Elliott Management has a very impressive history of success with the companies in which it buys substantial stakes. And Jesse Cohn manages the technology investments for the fund, so he has a great deal of experience in the sector.
The fact that Elliot bought such a big stake in Cognizant - and is advocating for such major changes - is a very clear indication not only that they believe the company to be undervalued, but that they can significantly raise the share price with specific tweaks to operations. Considering the success that Cognizant has already achieved, Elliott has great potential to work with.
All things considered, Cognizant's share price - with help from Elliot - looks poised to take off into heights greater than it has ever seen in the past. Plus, with Cognizant trading at 15 times next year's earnings, it's a relatively cheap stock. You won't find a better value in the business services and outsourcing space.
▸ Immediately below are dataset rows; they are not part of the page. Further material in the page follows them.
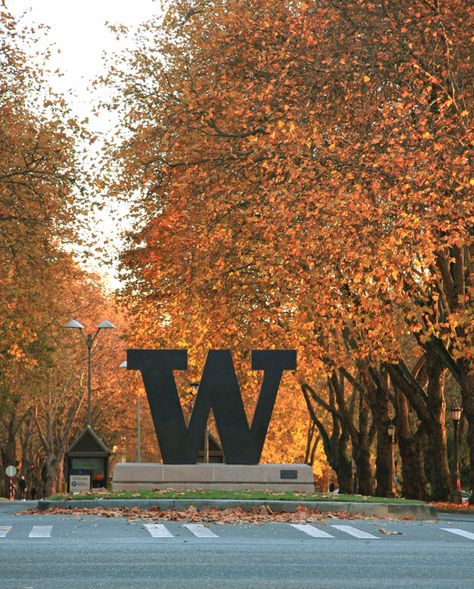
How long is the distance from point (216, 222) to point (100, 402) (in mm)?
48577

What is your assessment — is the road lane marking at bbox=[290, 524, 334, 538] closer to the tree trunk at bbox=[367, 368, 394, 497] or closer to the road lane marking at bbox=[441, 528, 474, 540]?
the road lane marking at bbox=[441, 528, 474, 540]

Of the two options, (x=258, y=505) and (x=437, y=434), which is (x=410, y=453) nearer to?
(x=437, y=434)

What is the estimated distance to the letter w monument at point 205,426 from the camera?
91.4 feet

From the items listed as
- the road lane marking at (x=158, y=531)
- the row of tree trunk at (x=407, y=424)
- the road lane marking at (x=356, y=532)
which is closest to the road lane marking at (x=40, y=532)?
the road lane marking at (x=158, y=531)

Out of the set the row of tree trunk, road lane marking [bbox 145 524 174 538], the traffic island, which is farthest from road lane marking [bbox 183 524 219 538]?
the row of tree trunk

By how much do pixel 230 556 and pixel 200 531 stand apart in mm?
3858

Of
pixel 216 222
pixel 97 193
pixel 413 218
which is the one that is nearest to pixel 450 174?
pixel 413 218

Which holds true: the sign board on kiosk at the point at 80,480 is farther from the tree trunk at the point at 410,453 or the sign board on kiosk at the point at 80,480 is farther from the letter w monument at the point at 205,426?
the letter w monument at the point at 205,426

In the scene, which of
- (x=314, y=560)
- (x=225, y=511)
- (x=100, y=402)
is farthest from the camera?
(x=100, y=402)

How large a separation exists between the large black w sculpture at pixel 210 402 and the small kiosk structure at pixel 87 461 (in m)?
15.3

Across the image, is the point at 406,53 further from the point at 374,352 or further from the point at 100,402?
the point at 100,402

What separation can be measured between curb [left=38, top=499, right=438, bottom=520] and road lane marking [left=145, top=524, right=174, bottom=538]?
3461 mm

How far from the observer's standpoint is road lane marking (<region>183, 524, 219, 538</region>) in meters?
16.5

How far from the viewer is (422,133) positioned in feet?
87.5
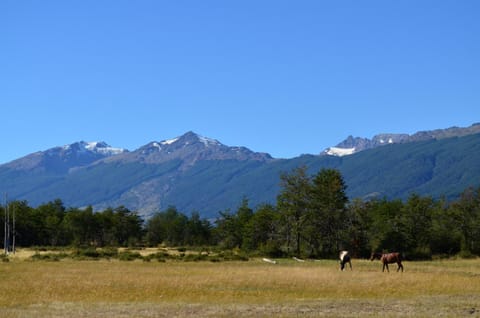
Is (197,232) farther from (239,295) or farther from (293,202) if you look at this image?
(239,295)

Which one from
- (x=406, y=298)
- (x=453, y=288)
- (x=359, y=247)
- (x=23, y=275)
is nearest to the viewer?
(x=406, y=298)

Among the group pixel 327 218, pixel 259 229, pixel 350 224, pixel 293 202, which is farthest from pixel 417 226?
pixel 259 229

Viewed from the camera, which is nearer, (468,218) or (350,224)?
(350,224)

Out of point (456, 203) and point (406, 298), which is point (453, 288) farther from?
point (456, 203)

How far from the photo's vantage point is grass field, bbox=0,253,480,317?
28844mm

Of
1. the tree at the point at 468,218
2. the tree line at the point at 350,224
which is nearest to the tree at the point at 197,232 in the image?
the tree line at the point at 350,224

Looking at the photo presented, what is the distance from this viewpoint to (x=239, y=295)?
120 ft

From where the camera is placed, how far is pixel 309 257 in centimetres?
8938

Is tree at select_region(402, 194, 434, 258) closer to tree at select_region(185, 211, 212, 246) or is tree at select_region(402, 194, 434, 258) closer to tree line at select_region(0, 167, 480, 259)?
tree line at select_region(0, 167, 480, 259)

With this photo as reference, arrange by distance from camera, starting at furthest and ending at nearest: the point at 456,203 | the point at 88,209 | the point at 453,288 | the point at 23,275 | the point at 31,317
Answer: the point at 88,209 < the point at 456,203 < the point at 23,275 < the point at 453,288 < the point at 31,317

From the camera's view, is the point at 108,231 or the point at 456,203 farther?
the point at 108,231

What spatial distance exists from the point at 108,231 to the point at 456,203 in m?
82.1

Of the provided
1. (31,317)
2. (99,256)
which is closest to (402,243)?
(99,256)

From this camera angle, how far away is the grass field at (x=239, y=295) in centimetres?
2884
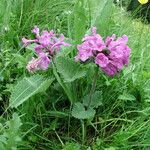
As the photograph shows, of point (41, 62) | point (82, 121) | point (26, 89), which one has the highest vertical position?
point (41, 62)

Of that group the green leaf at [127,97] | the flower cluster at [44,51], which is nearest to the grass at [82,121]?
the green leaf at [127,97]

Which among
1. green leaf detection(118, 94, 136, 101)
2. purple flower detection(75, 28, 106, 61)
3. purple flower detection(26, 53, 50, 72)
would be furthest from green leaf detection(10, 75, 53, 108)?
green leaf detection(118, 94, 136, 101)

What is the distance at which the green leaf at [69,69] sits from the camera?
5.91ft

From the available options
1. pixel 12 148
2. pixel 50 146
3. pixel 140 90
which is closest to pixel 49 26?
pixel 140 90

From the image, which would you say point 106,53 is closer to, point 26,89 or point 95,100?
point 95,100

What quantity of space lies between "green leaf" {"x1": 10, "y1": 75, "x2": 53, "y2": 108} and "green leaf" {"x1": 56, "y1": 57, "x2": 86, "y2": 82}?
9cm

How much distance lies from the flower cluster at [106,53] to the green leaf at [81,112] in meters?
0.20

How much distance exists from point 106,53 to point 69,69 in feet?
0.66

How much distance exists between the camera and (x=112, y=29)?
9.25 ft

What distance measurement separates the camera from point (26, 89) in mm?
1766

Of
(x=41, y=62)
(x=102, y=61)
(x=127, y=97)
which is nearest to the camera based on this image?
(x=102, y=61)

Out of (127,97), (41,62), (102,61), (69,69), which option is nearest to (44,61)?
(41,62)

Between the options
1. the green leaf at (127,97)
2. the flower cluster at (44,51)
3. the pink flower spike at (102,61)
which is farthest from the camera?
the green leaf at (127,97)

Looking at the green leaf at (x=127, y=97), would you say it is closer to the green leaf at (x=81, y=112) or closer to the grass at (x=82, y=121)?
the grass at (x=82, y=121)
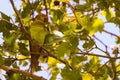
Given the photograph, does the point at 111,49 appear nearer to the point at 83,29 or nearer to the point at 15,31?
the point at 15,31

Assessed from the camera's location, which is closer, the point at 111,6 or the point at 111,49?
the point at 111,6

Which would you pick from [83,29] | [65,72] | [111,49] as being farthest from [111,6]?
[83,29]

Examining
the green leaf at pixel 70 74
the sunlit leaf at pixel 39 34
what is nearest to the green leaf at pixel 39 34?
the sunlit leaf at pixel 39 34

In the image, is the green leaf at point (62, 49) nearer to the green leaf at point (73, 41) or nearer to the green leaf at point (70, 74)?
the green leaf at point (73, 41)

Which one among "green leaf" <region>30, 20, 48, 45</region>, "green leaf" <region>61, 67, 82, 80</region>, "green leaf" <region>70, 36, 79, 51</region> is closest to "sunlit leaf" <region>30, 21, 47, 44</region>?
"green leaf" <region>30, 20, 48, 45</region>

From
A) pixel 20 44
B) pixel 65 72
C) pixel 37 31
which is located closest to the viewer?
pixel 37 31

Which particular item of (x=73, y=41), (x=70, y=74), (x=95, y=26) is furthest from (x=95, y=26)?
(x=70, y=74)

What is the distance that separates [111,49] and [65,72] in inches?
23.8

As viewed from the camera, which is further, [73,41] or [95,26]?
[73,41]

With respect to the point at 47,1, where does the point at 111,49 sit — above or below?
below

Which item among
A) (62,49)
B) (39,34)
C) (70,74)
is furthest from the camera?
(70,74)

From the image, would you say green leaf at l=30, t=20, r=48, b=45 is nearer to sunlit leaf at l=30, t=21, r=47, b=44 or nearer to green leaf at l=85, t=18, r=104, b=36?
sunlit leaf at l=30, t=21, r=47, b=44

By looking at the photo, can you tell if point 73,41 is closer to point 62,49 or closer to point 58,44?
point 62,49

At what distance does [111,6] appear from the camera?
1.76 metres
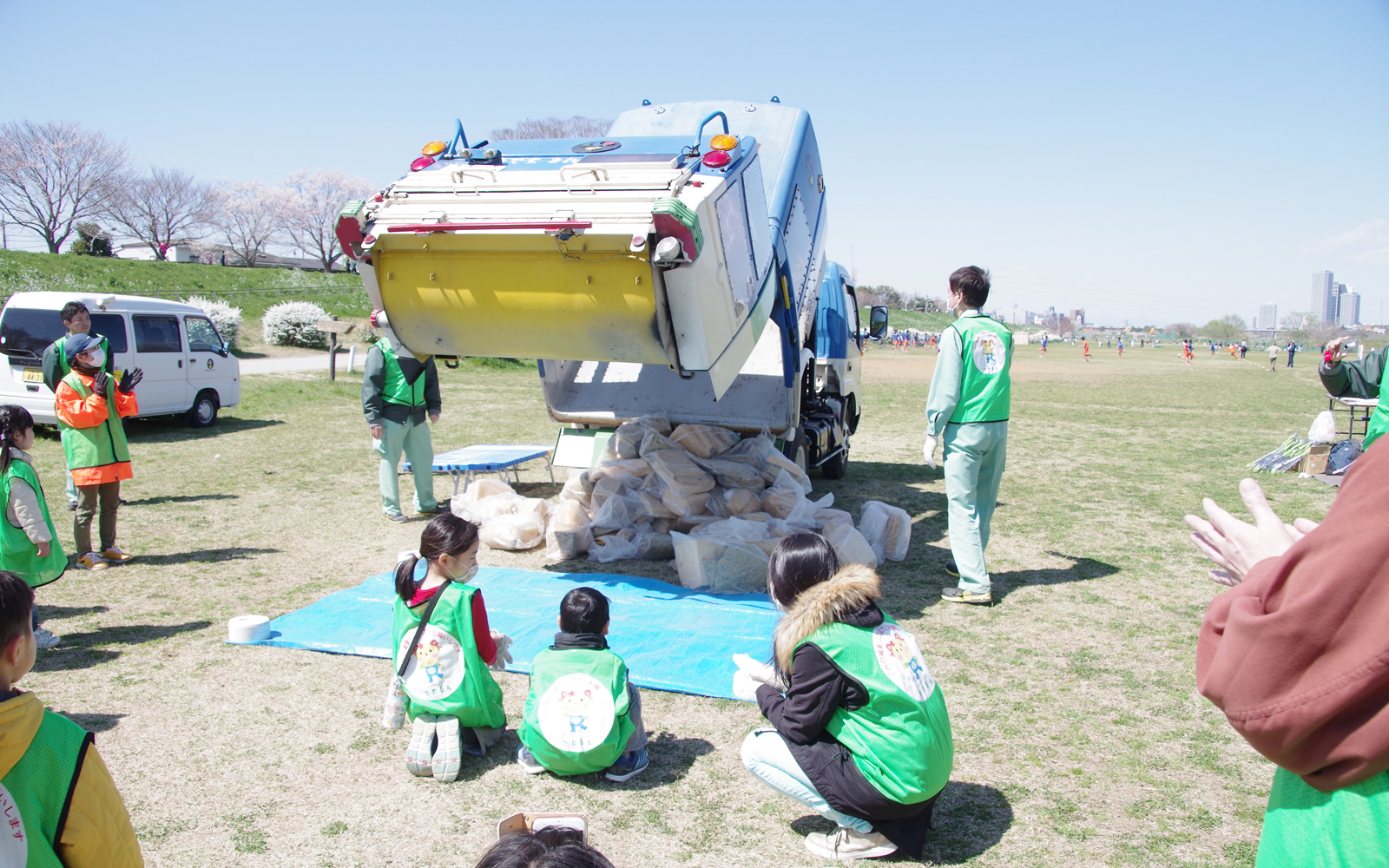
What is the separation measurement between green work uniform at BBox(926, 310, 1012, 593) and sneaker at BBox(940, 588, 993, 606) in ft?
0.10

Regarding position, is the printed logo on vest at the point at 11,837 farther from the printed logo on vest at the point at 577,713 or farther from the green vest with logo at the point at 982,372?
the green vest with logo at the point at 982,372

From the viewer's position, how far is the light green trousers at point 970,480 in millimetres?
5703

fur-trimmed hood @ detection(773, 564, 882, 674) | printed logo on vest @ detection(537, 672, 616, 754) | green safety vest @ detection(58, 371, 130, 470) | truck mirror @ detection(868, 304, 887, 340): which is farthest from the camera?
truck mirror @ detection(868, 304, 887, 340)

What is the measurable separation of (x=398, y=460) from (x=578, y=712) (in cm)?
526

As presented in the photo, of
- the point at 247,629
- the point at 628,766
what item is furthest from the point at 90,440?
the point at 628,766

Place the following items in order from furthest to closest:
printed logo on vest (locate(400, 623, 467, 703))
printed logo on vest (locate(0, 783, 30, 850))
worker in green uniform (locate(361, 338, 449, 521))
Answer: worker in green uniform (locate(361, 338, 449, 521)) → printed logo on vest (locate(400, 623, 467, 703)) → printed logo on vest (locate(0, 783, 30, 850))

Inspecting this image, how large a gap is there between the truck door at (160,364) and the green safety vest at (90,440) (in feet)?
23.9

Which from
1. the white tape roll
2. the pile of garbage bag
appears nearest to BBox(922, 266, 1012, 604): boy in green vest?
the pile of garbage bag

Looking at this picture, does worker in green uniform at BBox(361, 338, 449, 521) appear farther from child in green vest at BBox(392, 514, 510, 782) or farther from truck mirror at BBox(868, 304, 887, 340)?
truck mirror at BBox(868, 304, 887, 340)

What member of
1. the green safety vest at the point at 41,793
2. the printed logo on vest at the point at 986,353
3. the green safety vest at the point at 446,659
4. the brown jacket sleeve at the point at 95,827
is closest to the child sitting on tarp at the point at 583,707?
the green safety vest at the point at 446,659

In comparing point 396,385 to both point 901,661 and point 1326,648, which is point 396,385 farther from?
point 1326,648

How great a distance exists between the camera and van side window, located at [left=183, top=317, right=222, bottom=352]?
14.1m

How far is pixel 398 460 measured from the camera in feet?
26.6

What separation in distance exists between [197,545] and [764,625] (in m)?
4.75
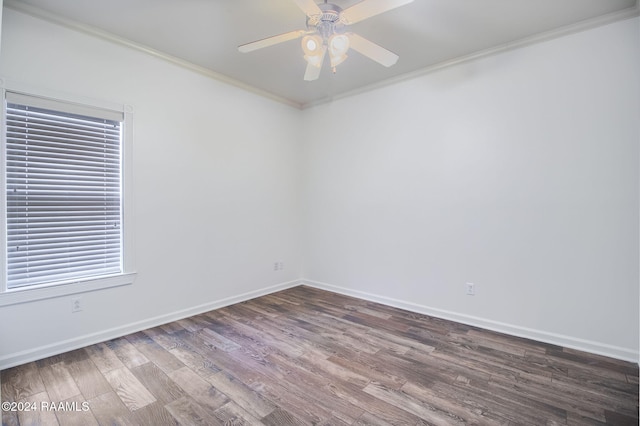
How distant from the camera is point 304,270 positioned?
179 inches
CA Inc. (NASDAQ:CA) comes close but Cognizant's relative stock price underperformance, margin expansion potential and superior balance (i.e. ultra low debt and 13% of its market cap covered by cash on the balance sheet) make it the better bet. And even if it takes two years from now to get to the $80 fair value Elliott put on the stock, that's still a solid 11.8% annualized return - not bad considering the S&P 500 has returned an annualized 5% over the last decade.
Disclosure: I/we have no positions in any stocks mentioned, and no plans to initiate any positions within the next 72 hours.
I wrote this article myself, and it expresses my own opinions. I am not receiving compensation for it (other than from Seeking Alpha). I have no business relationship with any company whose stock is mentioned in this article.